House Committee Ordered To Hearing As SEC Probes Insider Trading
(Reuters) - A U.S. judge on Friday directed the House Ways and Means Committee and a staffer to appear at a July 1 hearing to address their alleged refusal to respond to U.S. Securities and Exchange Commission subpoenas as part of an insider trading probe.
The order by U.S. District Judge Paul Gardephe in New York covers both the committee and Brian Sutter, staff director for its healthcare subcommittee and came at the SEC's request.
The SEC said it is examining whether material nonpublic information concerning an April 1, 2013 announcement by the Centers for Medicare and Medicaid Services of 2014 reimbursement rates for a Medicare program was leaked improperly, and whether anyone traded on that information.
"This cannot be good for inter-governmental relations between the SEC and Congress," said Bradley Bondi, a partner at Cadwalader, Wickersham & Taft and former counsel to two SEC commissioners. He called the matter a "rare dispute."
According to the SEC, the House committee has resisted the subpoenas, in part by arguing that the U.S. Constitution shields lawmakers from having to testify or turn over documents.
A lawyer for the committee was not immediately available for comment. Sutter's lawyer declined to comment.
The motion followed earlier reports of an insider trading investigation into whether congressional staff helped tip traders about the CMS announcement.
"Immunity will be the focal point of the legal controversy," said Karl Manheim, a professor at Loyola Law School in Los Angeles.
The initial SEC subpoena to the House committee was previously disclosed by the committee's chairman, Rep. David Camp (R-Michigan), according to the May 9 Congressional Record.
That same day, Sutter disclosed receiving subpoenas from the SEC and a grand jury in Manhattan.

(Recorded data)
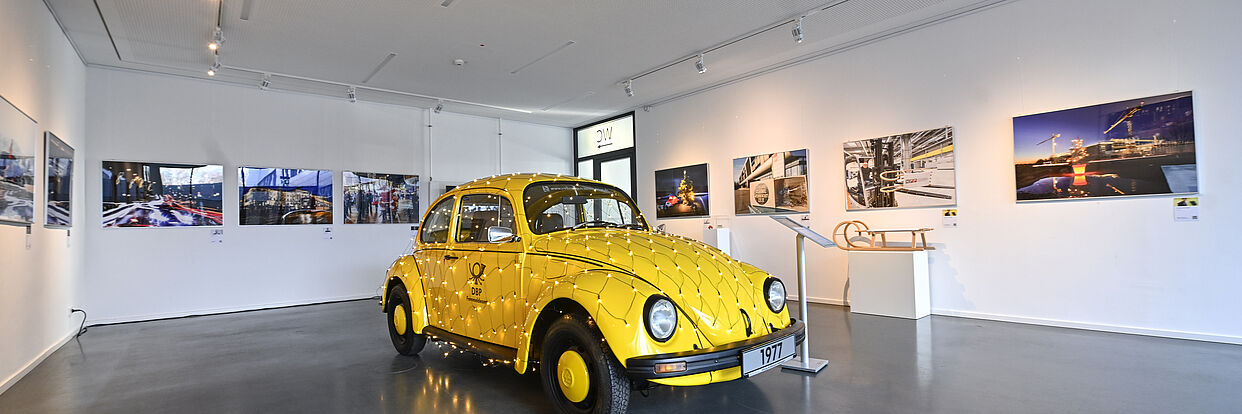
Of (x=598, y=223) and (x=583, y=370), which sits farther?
(x=598, y=223)

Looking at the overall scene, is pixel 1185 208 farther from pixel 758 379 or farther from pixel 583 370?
pixel 583 370

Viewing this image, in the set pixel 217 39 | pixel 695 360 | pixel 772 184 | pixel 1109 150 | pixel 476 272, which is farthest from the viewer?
pixel 772 184

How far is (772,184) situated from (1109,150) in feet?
11.5

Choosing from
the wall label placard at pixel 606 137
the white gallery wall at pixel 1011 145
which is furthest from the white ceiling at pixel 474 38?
the wall label placard at pixel 606 137

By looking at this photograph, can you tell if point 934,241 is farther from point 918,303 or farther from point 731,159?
point 731,159

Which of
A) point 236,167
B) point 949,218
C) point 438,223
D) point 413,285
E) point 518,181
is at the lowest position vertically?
point 413,285

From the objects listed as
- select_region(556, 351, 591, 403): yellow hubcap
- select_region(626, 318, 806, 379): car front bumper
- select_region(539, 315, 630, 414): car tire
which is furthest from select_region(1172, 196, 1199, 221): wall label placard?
select_region(556, 351, 591, 403): yellow hubcap

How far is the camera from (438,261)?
13.6 ft

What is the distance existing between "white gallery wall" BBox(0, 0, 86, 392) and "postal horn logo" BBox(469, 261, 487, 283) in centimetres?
307

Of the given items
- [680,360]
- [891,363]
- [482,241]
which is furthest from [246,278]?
[891,363]

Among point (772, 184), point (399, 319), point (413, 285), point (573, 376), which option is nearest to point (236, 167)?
point (399, 319)

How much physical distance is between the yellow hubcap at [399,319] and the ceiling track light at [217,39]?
332 cm

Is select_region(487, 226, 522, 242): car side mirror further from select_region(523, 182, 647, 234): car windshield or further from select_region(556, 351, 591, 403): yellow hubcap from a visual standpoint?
select_region(556, 351, 591, 403): yellow hubcap

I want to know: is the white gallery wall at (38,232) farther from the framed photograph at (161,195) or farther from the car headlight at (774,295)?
the car headlight at (774,295)
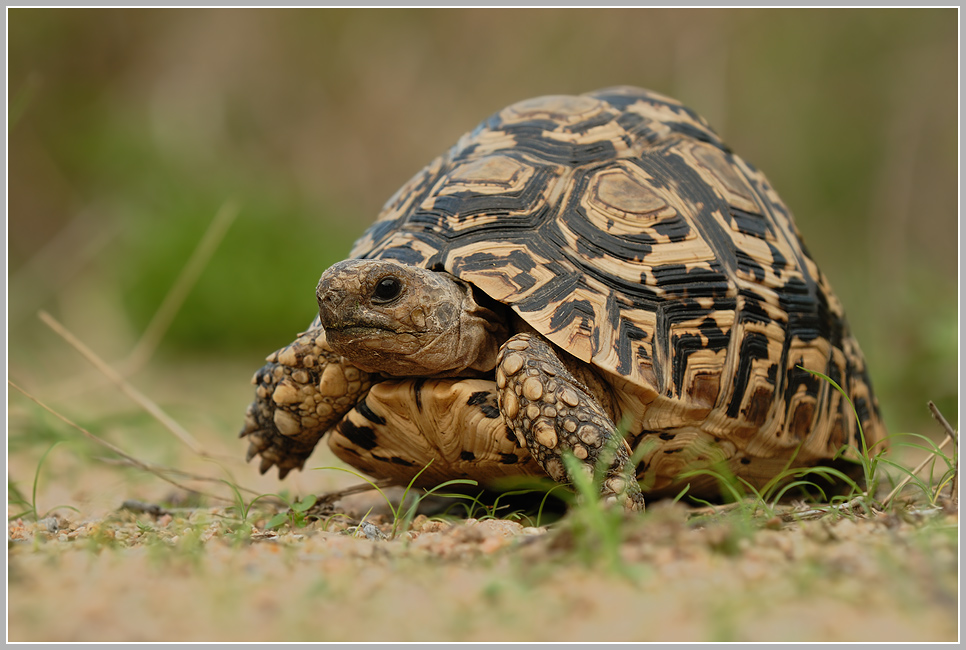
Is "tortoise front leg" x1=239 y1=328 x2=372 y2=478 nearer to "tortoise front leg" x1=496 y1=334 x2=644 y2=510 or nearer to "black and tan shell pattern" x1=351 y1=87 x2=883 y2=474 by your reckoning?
"black and tan shell pattern" x1=351 y1=87 x2=883 y2=474

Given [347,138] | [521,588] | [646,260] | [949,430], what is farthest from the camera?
[347,138]

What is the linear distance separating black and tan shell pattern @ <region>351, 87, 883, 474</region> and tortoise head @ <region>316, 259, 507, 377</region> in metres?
0.13

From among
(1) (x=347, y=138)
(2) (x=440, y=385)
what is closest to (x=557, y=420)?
(2) (x=440, y=385)

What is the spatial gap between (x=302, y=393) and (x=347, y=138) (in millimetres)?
10522

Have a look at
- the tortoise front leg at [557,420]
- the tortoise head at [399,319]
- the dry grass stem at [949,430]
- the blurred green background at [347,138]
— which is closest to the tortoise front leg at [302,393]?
the tortoise head at [399,319]

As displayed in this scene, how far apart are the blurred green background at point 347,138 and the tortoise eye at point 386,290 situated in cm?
341

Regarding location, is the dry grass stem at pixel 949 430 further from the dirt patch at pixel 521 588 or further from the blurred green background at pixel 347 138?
the blurred green background at pixel 347 138

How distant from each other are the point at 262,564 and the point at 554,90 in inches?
427

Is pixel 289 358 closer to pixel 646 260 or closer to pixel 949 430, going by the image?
pixel 646 260

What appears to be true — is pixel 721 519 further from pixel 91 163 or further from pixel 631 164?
pixel 91 163

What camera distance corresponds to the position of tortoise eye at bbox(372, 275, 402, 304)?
8.10 feet

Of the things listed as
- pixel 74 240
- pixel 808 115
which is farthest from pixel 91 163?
pixel 808 115

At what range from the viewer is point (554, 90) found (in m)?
11.6

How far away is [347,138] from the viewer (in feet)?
41.7
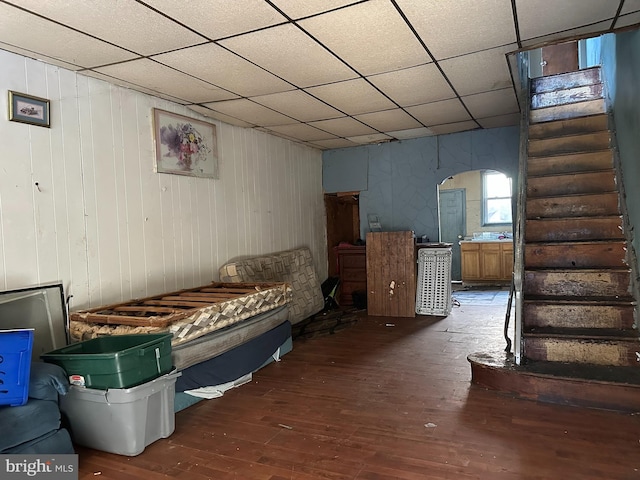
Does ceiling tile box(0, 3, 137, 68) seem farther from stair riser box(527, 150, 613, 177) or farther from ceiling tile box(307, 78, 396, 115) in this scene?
stair riser box(527, 150, 613, 177)

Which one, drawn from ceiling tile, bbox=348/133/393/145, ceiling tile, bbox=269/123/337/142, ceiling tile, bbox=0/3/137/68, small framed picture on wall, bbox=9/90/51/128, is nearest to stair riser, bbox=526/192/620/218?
ceiling tile, bbox=348/133/393/145

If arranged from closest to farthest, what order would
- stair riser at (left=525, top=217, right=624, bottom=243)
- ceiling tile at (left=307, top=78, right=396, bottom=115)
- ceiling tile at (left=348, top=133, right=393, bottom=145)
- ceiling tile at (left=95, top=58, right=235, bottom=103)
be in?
1. ceiling tile at (left=95, top=58, right=235, bottom=103)
2. stair riser at (left=525, top=217, right=624, bottom=243)
3. ceiling tile at (left=307, top=78, right=396, bottom=115)
4. ceiling tile at (left=348, top=133, right=393, bottom=145)

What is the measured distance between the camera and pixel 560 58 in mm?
7383

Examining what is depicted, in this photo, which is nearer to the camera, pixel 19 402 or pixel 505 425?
pixel 19 402

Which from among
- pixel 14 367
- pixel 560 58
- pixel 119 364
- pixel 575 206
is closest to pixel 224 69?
pixel 119 364

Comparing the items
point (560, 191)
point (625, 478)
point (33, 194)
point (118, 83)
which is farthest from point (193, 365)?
point (560, 191)

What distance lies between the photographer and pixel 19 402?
7.11 ft

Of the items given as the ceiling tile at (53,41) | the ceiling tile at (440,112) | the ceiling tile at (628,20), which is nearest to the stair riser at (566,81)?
the ceiling tile at (440,112)

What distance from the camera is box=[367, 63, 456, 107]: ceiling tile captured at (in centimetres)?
367

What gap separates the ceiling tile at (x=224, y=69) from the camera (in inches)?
120

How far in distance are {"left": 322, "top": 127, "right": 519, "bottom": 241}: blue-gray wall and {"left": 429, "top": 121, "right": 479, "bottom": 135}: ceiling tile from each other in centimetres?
20

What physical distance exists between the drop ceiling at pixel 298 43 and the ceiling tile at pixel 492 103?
35 millimetres

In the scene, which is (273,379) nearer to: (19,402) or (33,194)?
(19,402)

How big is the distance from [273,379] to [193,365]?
2.75 feet
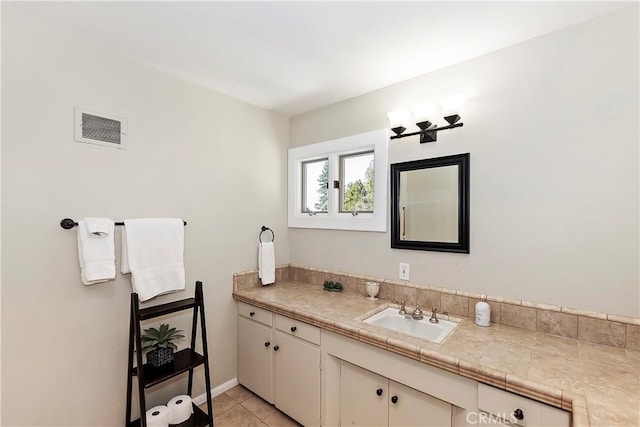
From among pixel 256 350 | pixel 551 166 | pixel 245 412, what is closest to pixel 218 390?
pixel 245 412

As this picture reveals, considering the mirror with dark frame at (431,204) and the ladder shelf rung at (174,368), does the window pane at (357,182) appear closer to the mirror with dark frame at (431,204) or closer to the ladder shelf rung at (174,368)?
the mirror with dark frame at (431,204)

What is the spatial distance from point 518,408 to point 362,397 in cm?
83

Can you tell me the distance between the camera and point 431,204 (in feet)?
6.61

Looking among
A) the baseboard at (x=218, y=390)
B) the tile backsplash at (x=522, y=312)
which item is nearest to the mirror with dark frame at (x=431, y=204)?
the tile backsplash at (x=522, y=312)

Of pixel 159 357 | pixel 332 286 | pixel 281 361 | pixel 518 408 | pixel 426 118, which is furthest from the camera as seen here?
pixel 332 286

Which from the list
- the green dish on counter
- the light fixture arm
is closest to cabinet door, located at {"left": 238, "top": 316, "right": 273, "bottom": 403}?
the green dish on counter

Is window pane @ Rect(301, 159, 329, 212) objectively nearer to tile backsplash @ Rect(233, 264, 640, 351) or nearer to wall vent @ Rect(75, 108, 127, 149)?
tile backsplash @ Rect(233, 264, 640, 351)

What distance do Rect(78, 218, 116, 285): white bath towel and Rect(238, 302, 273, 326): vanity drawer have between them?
40.3 inches

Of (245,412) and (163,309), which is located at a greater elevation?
(163,309)

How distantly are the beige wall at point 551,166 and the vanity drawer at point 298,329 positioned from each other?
2.67 feet

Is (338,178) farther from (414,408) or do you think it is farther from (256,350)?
(414,408)

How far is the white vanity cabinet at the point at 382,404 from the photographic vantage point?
1.44m

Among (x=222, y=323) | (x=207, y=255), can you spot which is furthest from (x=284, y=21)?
(x=222, y=323)

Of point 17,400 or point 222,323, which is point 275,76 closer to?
point 222,323
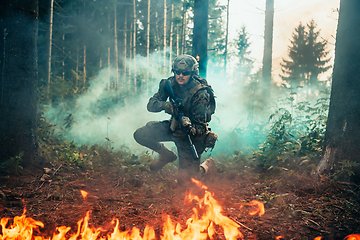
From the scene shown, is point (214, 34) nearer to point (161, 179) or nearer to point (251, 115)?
point (251, 115)

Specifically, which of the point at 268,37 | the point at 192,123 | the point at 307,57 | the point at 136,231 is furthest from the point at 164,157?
the point at 307,57

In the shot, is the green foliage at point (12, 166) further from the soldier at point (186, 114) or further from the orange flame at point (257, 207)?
the orange flame at point (257, 207)

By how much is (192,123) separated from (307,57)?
3029 cm

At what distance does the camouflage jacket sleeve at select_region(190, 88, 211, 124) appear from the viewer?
4.40 m

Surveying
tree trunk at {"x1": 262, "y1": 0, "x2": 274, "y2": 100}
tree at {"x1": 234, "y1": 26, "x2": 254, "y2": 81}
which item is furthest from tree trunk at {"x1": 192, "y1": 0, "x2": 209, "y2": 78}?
tree at {"x1": 234, "y1": 26, "x2": 254, "y2": 81}

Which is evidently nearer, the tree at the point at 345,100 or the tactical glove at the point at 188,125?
the tree at the point at 345,100

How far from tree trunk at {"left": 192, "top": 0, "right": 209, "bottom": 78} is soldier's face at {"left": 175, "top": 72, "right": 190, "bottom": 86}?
1.75 meters

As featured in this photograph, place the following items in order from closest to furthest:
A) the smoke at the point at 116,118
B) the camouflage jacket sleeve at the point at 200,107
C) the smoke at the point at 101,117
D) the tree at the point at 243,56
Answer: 1. the camouflage jacket sleeve at the point at 200,107
2. the smoke at the point at 116,118
3. the smoke at the point at 101,117
4. the tree at the point at 243,56

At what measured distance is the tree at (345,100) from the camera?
3.94 metres

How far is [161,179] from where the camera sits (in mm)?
4988

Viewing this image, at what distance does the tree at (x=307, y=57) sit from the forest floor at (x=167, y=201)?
27256mm

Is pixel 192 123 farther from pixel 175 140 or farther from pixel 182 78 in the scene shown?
pixel 182 78

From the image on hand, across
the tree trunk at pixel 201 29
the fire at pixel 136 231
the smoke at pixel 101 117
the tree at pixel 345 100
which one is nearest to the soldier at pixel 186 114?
the fire at pixel 136 231

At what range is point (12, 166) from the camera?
4.27 meters
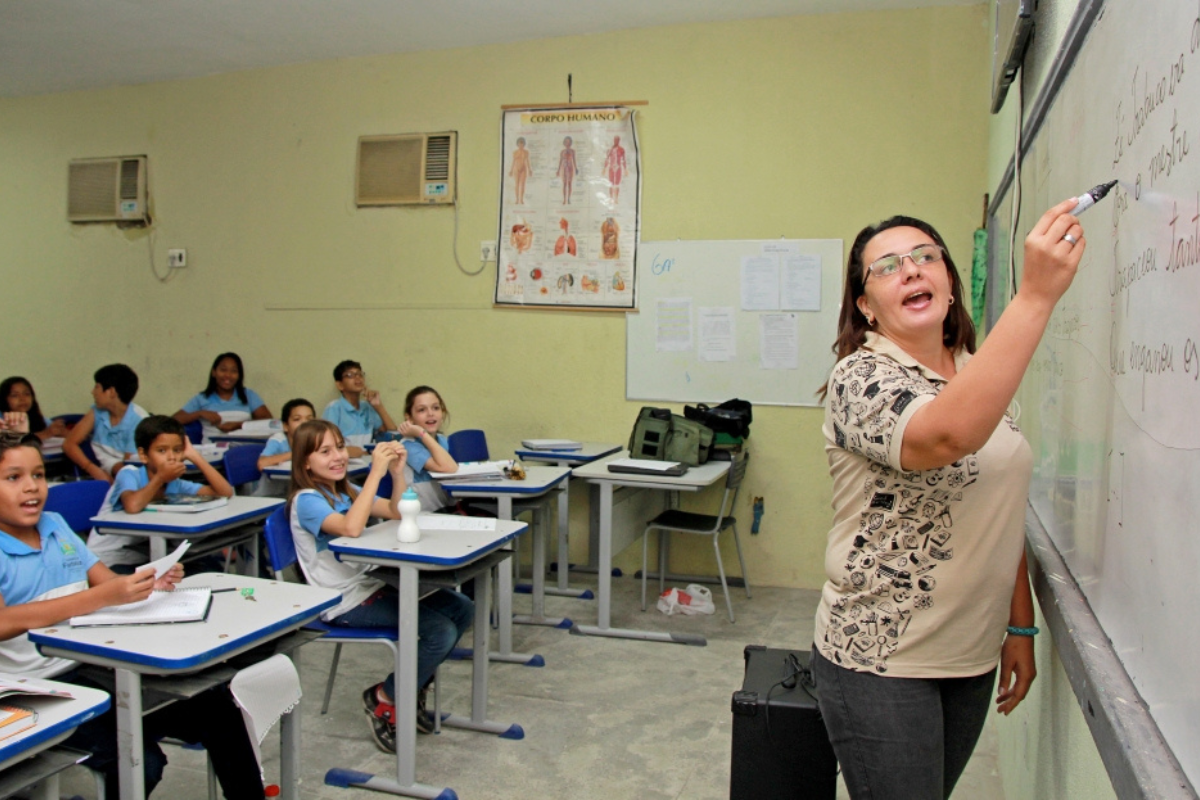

## TASKS FOR THIS EXERCISE
(1) Name every person identified by name in the news report on the SEC subpoenas.
(2) Carry on the news report about the SEC subpoenas to the House committee from its final sentence.
Nothing in the records is required here.

## ACTIVITY ANSWERS
(1) Paul Gardephe, Brian Sutter, Bradley Bondi, Karl Manheim, David Camp

(2)
In court papers on Friday, the SEC said it was looking into an email that a lobbyist at the law firm Greenberg Traurig sent to broker-dealer Height Securities regarding a deal struck in Congress about the Medicare rates.
It said that email was 70 minutes before CMS announced the rates after U.S. markets closed, and about 30 minutes before Height issued a report suggesting that the change could help companies such as Humana Inc (HUM.N) and Health Net Inc (HNT.N).
The SEC said the share prices of both companies jumped after the report, with Humana's rising 7 percent in the last 15 minutes of trading.
Sutter, meanwhile, had on the day of the announcement been emailing the Greenberg Traurig lobbyist about the termination of a client from the Medicare program, the SEC said. Both then spoke on the phone for three minutes, which was 10 minutes before the lobbyist emailed Height, the SEC said.
Greenberg Traurig spokeswoman Jill Perry said; "We are cooperating with the inquiry and will continue to do so." A Height spokesman did not respond to a request for comment.
The case is SEC v. Committee on Ways and Means of the U.S. House of Representatives et al, U.S. District Court, Southern District of New York, No. 14-mc-00193.